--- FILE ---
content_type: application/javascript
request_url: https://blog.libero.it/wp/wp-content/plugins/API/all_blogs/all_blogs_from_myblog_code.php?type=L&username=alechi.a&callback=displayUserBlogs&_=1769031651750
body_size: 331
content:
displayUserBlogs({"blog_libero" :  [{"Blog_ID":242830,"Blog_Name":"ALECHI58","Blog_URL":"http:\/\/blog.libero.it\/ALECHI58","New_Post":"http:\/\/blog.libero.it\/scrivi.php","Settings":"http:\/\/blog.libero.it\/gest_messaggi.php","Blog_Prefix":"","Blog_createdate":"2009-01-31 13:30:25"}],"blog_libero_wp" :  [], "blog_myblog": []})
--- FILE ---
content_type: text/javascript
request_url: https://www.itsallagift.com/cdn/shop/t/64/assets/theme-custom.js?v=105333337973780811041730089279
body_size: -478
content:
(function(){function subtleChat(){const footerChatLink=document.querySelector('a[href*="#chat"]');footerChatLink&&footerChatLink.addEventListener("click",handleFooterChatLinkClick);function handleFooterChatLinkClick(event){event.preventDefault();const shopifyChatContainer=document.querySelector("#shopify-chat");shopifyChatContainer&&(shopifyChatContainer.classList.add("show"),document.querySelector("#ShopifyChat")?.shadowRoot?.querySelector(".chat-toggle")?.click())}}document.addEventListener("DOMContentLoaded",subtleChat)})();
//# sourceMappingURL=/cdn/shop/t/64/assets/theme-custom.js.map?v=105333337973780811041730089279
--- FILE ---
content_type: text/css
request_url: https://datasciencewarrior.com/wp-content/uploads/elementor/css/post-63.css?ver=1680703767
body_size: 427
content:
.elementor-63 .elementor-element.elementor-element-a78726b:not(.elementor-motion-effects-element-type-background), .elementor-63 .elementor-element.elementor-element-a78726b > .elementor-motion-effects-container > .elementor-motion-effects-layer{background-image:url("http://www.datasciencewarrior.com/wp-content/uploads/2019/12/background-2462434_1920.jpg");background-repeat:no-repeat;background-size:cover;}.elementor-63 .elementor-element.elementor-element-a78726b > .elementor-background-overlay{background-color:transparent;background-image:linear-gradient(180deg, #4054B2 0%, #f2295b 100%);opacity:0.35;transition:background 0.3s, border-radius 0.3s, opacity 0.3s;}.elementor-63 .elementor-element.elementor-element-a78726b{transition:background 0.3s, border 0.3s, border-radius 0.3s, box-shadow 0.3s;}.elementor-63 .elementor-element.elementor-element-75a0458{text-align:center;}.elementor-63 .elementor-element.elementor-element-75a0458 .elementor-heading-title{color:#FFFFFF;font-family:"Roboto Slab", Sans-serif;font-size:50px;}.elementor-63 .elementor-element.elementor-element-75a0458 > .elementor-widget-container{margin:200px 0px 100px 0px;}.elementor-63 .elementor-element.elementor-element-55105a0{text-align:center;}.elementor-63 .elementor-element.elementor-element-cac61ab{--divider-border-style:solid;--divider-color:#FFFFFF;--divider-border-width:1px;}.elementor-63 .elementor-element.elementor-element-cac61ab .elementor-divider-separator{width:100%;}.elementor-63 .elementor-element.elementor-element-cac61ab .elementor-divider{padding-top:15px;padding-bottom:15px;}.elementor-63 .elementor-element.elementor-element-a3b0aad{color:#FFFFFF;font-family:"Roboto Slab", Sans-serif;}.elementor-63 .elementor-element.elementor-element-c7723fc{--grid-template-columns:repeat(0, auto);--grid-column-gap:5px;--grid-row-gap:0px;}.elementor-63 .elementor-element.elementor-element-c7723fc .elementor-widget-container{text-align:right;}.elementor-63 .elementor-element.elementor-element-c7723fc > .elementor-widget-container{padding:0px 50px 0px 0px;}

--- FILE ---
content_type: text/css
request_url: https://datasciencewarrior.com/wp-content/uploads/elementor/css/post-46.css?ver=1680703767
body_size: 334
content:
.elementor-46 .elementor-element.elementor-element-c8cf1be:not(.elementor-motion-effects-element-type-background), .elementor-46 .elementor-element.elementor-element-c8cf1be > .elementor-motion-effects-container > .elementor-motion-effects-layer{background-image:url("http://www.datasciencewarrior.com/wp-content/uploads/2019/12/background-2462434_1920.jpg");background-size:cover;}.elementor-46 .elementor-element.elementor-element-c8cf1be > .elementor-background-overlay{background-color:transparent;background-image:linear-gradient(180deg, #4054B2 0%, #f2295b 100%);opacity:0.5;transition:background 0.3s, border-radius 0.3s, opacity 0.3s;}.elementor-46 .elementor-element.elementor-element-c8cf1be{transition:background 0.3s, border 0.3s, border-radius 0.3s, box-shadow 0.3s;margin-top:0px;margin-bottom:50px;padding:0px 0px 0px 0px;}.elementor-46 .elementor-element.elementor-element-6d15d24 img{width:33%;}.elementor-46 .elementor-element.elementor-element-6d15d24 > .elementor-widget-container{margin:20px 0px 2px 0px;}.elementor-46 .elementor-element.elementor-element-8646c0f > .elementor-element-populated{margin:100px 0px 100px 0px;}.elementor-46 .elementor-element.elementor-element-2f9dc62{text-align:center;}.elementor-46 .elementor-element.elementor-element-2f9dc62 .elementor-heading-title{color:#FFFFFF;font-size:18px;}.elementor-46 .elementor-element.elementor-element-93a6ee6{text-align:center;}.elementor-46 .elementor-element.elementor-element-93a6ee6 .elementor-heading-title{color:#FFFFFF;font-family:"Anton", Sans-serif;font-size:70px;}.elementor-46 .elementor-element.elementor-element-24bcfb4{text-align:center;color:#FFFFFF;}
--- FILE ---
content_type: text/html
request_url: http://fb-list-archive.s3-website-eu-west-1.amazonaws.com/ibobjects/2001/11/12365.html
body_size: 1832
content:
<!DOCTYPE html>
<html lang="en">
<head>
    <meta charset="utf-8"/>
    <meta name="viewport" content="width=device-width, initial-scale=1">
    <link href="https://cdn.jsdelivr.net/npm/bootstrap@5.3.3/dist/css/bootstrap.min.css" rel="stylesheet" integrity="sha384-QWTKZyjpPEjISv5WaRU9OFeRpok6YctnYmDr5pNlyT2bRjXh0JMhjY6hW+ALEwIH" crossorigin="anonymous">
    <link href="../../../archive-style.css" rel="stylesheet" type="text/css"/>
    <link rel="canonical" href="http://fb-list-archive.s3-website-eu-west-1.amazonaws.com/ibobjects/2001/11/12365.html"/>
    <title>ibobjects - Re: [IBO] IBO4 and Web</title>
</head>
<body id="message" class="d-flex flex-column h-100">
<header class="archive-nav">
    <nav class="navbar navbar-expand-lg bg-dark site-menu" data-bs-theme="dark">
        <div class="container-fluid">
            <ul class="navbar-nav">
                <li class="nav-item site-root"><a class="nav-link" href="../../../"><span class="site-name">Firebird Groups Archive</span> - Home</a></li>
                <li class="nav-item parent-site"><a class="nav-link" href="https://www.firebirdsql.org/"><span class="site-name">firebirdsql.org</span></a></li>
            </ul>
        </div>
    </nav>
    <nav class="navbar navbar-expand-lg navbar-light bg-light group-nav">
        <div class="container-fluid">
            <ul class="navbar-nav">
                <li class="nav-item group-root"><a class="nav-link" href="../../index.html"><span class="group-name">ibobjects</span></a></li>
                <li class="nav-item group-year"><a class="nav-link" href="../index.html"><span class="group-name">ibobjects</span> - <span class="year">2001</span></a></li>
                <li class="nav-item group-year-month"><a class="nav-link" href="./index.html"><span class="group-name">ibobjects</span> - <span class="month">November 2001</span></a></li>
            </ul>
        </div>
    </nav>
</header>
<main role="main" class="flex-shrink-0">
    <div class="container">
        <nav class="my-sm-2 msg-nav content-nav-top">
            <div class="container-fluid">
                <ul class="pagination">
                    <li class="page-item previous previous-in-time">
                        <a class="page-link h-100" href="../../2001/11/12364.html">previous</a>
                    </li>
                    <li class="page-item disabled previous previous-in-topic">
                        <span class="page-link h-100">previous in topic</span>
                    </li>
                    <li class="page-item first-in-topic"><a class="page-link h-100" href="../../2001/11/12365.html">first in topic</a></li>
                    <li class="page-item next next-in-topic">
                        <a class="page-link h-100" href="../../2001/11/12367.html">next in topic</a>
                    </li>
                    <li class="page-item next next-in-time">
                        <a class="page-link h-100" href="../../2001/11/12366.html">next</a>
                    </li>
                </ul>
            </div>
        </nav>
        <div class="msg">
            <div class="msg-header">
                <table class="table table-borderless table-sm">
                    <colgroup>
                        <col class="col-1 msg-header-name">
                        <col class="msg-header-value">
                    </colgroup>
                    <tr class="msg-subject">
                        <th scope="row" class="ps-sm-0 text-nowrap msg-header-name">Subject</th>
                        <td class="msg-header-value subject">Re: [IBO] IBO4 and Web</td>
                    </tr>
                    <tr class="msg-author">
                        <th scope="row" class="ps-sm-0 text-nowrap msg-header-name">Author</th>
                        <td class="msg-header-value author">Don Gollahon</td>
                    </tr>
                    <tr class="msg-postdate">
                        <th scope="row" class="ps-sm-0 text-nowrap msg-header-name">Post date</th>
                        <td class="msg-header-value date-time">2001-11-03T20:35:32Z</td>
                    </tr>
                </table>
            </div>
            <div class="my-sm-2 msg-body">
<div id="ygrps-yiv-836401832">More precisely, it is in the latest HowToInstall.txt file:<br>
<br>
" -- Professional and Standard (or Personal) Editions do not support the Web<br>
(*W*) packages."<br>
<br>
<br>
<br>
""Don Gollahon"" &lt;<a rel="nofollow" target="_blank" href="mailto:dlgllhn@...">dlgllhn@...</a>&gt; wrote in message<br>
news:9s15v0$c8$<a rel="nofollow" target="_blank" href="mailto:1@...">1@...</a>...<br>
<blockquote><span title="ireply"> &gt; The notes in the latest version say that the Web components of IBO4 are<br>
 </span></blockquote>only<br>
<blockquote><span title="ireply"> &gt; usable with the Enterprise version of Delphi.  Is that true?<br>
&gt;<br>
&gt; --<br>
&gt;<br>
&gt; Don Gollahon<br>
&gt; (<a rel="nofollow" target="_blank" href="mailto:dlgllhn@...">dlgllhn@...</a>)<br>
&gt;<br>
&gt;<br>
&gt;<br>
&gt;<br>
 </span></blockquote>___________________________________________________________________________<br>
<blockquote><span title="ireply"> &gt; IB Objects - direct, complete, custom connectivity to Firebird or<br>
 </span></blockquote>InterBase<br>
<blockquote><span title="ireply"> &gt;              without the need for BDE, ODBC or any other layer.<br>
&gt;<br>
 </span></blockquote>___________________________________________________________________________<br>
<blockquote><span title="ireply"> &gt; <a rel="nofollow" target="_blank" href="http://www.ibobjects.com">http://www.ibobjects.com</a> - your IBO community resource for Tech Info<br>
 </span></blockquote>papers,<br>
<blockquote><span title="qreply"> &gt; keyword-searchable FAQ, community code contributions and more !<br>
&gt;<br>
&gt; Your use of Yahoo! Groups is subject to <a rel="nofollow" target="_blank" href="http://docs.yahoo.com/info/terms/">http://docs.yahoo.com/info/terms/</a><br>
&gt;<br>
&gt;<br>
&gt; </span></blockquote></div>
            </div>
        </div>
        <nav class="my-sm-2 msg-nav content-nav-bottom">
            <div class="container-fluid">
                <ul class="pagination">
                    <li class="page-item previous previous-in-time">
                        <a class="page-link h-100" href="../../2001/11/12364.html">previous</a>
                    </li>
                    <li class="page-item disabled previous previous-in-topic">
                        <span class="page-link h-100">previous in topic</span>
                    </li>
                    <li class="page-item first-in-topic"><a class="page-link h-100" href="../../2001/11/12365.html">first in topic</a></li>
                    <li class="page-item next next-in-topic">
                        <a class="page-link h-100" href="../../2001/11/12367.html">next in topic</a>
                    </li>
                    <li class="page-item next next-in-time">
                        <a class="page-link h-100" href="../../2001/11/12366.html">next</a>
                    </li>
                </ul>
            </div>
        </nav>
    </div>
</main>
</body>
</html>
_ _ _
## What to produce
For the listing above, print only the lines starting at the line containing "wrote in message<br>" and ending at the line containing "to Firebird or<br>", exactly, both included.

## Answer to this task
""Don Gollahon"" &lt;<a rel="nofollow" target="_blank" href="mailto:dlgllhn@...">dlgllhn@...</a>&gt; wrote in message<br>
news:9s15v0$c8$<a rel="nofollow" target="_blank" href="mailto:1@...">1@...</a>...<br>
<blockquote><span title="ireply"> &gt; The notes in the latest version say that the Web components of IBO4 are<br>
 </span></blockquote>only<br>
<blockquote><span title="ireply"> &gt; usable with the Enterprise version of Delphi.  Is that true?<br>
&gt;<br>
&gt; --<br>
&gt;<br>
&gt; Don Gollahon<br>
&gt; (<a rel="nofollow" target="_blank" href="mailto:dlgllhn@...">dlgllhn@...</a>)<br>
&gt;<br>
&gt;<br>
&gt;<br>
&gt;<br>
 </span></blockquote>___________________________________________________________________________<br>
<blockquote><span title="ireply"> &gt; IB Objects - direct, complete, custom connectivity to Firebird or<br>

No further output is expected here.